◆ **TEXTO EXTRAÍDO**:
----

Pues bien; el archipapista defensor de la Iglesia, el católico Felipe, negó la petición.
Naturalmente, ante la impunidad de sus actos, los inicuos se desenfrenan más y más. Así, en los conventos de monjas y de frailes, y entre estos y aquellas, siguió aumentando la inmoralidad con escándalo de personas, no ya de sentimientos piadosos, pero de mediana civilización, y las Cortes de 1563, 1570 y 1573 volvieron a la carga reproduciendo la misma petición y añadiendo:
«Que el evitar la continua residencia de los frayles en los conventos de monjas, y que los PRELADOS y visitadores no entrasen en ellos, era muy conveniente, y Dios nuestro Señor en ello sería muy servido.»


Felipe II, de infausta memoria, fue tan mal hijo como mal cristiano.
El emperador, su padre, al testar, había dejado en su testamento algunas mandas, deudas y descargos, que debían pagarse después de su muerte. Bien: dieciocho años después de ceñir la corona el rey no se apresuraba, ni mucho menos, a cumplir la postrera voluntad de su padre, por cuanto las Cortes de 1576 le decían:
«Luego que el Emperador nuestro señor, que es en gloria, falleció, se comenzó a entender en sus descargos y se hicieron algunos, y ha mucho que no se entienda en dichos descargos, a cuya causa padecen muchas viudas y huérfanos pobres. Y pues por las leyes de Partida a vuestra majestad incumben los dichos descargos y pagar sus deudas y cumplir mandas, suplicamos a vuestra majestad mande que se prosigan y acaben los dichos descargos con toda brevedad».

¡Valiente cosa le importaban los padecimientos de las muchas viudas y huérfanos pobres a un monarca acostumbrado a esquilmar a sus pueblos y ver quemar vivos a los mejores súbditos de sus reinos!


Quien fue mal hijo, fue mal esposo. Lo prueba la facilidad con que contraía matrimonio apenas enviudado, y el hecho de casarse con María, reina de Inglaterra, que le llevaba once años de edad y estaba enferma, cuando él hubiera querido la mano de doña María de Portugal, su parienta.

----

◆ **EXPLORACIÓN DEL MATERIAL**:
1. Según el texto sobre Felipe II, ¿cuántos años mayor que el rey era María, reina de Inglaterra?
2. Transcriba del texto sobre Felipe II el pasaje comprendido entre "Quien fue mal" y "Portugal, su parienta.", ambos inclusive.
3. Prosiga el texto sobre Felipe II a partir de su última oración.

----

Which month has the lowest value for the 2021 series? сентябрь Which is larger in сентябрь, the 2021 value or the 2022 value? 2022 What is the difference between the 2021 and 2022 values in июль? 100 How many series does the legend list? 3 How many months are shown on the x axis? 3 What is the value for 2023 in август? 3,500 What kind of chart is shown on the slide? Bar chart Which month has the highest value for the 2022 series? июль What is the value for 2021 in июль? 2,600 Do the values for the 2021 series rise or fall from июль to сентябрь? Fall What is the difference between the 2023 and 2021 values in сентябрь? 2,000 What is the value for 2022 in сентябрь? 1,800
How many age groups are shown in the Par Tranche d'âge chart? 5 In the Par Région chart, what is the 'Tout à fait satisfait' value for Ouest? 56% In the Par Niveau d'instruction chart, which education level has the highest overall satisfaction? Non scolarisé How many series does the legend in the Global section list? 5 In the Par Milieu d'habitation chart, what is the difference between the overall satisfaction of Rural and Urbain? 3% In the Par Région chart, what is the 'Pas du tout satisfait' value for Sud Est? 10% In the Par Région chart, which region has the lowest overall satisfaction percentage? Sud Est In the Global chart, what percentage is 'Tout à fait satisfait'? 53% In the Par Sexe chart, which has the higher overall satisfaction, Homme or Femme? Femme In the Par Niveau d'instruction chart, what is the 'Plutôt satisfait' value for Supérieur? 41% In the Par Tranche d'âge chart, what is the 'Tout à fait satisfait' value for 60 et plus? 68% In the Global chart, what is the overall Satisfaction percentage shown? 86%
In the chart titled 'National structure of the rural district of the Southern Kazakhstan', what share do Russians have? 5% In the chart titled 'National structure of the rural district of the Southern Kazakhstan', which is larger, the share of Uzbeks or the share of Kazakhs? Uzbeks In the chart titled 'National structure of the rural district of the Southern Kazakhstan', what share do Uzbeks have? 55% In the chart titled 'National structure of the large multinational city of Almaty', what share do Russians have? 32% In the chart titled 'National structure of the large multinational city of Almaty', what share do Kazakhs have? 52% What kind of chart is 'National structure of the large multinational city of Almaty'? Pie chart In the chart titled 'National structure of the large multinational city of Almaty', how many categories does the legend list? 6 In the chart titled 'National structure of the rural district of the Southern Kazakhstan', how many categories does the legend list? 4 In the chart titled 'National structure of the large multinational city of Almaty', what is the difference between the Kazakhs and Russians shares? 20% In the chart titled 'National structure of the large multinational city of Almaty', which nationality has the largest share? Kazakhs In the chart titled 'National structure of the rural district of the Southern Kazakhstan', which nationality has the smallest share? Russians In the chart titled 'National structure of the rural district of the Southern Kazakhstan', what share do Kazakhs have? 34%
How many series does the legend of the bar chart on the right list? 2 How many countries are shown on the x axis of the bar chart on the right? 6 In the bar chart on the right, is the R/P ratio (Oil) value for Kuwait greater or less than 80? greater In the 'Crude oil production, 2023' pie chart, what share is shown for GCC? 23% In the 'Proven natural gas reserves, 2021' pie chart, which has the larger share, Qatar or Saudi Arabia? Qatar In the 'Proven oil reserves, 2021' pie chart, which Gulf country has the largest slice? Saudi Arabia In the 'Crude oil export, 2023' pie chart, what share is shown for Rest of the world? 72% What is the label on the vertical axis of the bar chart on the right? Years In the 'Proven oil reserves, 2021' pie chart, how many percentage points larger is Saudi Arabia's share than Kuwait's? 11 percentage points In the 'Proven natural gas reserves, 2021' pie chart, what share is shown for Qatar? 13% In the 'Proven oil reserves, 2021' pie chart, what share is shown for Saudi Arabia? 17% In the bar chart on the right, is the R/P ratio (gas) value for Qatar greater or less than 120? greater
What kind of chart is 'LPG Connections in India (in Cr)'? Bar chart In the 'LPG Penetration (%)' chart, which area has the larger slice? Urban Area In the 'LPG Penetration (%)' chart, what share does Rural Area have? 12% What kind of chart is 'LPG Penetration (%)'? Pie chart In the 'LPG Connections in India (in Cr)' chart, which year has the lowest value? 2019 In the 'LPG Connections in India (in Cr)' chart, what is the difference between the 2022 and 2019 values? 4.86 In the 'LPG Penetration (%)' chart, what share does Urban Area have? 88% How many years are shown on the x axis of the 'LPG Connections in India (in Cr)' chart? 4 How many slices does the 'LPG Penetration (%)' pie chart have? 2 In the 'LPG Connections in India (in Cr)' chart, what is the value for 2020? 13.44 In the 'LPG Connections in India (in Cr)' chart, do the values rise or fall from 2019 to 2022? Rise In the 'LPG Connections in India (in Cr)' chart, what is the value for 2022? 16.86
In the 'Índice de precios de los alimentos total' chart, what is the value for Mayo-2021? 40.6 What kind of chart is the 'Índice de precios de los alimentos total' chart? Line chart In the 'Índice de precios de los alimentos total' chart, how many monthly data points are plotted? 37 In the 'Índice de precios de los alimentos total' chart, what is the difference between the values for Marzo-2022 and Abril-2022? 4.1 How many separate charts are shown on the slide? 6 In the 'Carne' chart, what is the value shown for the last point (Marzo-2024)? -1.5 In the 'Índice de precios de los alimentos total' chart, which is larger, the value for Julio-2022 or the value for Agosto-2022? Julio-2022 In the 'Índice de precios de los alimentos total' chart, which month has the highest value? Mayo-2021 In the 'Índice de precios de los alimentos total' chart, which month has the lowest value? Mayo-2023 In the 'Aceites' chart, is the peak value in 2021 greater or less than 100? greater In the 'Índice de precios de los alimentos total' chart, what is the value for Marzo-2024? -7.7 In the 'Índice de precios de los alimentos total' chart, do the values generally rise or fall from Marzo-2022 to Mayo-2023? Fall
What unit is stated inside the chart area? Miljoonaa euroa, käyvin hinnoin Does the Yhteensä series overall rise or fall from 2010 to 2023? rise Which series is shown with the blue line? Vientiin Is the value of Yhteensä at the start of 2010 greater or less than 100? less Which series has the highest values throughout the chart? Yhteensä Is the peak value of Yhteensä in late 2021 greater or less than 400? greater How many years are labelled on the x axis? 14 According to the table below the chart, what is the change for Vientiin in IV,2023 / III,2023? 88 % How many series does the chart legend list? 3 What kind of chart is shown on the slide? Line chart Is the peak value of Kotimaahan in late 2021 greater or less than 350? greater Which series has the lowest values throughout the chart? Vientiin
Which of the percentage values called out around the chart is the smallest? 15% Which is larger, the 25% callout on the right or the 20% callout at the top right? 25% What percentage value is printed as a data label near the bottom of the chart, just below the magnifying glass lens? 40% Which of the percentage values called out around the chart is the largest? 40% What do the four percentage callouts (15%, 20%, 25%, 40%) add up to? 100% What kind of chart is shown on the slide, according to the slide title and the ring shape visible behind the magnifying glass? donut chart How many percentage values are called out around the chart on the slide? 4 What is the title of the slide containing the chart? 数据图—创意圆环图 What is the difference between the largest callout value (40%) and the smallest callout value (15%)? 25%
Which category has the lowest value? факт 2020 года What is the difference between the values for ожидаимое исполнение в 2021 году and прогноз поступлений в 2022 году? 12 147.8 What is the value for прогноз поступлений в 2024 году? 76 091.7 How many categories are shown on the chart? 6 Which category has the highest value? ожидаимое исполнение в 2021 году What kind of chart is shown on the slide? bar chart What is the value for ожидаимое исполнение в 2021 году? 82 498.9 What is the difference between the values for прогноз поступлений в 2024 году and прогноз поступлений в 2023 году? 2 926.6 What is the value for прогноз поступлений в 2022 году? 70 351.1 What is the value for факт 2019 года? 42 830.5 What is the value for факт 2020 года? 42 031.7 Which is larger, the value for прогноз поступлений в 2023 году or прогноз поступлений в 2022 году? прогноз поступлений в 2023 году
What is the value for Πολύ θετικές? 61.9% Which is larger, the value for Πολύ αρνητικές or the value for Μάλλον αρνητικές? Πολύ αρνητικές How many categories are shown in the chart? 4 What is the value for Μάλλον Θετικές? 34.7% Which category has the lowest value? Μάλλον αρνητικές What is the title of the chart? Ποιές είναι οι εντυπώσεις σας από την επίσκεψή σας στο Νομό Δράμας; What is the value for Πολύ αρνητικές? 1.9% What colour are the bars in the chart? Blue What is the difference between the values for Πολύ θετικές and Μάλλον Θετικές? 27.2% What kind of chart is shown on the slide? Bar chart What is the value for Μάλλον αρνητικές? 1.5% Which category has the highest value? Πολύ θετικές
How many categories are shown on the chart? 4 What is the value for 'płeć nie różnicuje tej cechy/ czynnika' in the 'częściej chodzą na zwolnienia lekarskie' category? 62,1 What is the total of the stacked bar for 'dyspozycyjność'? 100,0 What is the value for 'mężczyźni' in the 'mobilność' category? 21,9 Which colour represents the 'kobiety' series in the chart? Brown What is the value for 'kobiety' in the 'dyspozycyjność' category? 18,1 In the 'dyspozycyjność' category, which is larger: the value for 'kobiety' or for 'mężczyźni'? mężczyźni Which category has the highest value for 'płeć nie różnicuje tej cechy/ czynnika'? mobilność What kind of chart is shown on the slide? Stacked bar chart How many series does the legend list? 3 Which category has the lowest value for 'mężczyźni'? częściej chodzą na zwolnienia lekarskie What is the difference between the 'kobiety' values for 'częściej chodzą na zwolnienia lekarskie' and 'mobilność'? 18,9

----

◆ **RESPUESTAS**:
1. Once años.

2.
Quien fue mal hijo, fue mal esposo. Lo prueba la facilidad con que contraía matrimonio apenas enviudado, y el hecho de casarse con María, reina de Inglaterra, que le llevaba once años de edad y estaba enferma, cuando él hubiera querido la mano de doña María de Portugal, su parienta.

3.
Lo que el emperador y su hijo buscaron con tal matrimonio fue el poder disponer de la marina y ejércitos ingleses y de las importantes posesiones británicas en las costas de Europa. Así que, realizados los deseos del padre y del hijo, éste vivió más bien lejos de su esposa que a su lado, y ni siquiera estuvo a la cabecera del lecho mortuorio en Inglaterra cuando falleció María. Además, escuchemos al historiador Prescott: «Al mes, acaso no completo dice, –de haber entrado en la abadía de Westminster los inanimados restos de María, entabló el rey viudo pretensiones directas, por medio de Feria, su embajador, a la mano de la nueva reina; pero no le cegó su impaciencia en términos de declarar resueltamente su pasión, sino que, por el contrario, verificó su propuesta bajo razonables condiciones.»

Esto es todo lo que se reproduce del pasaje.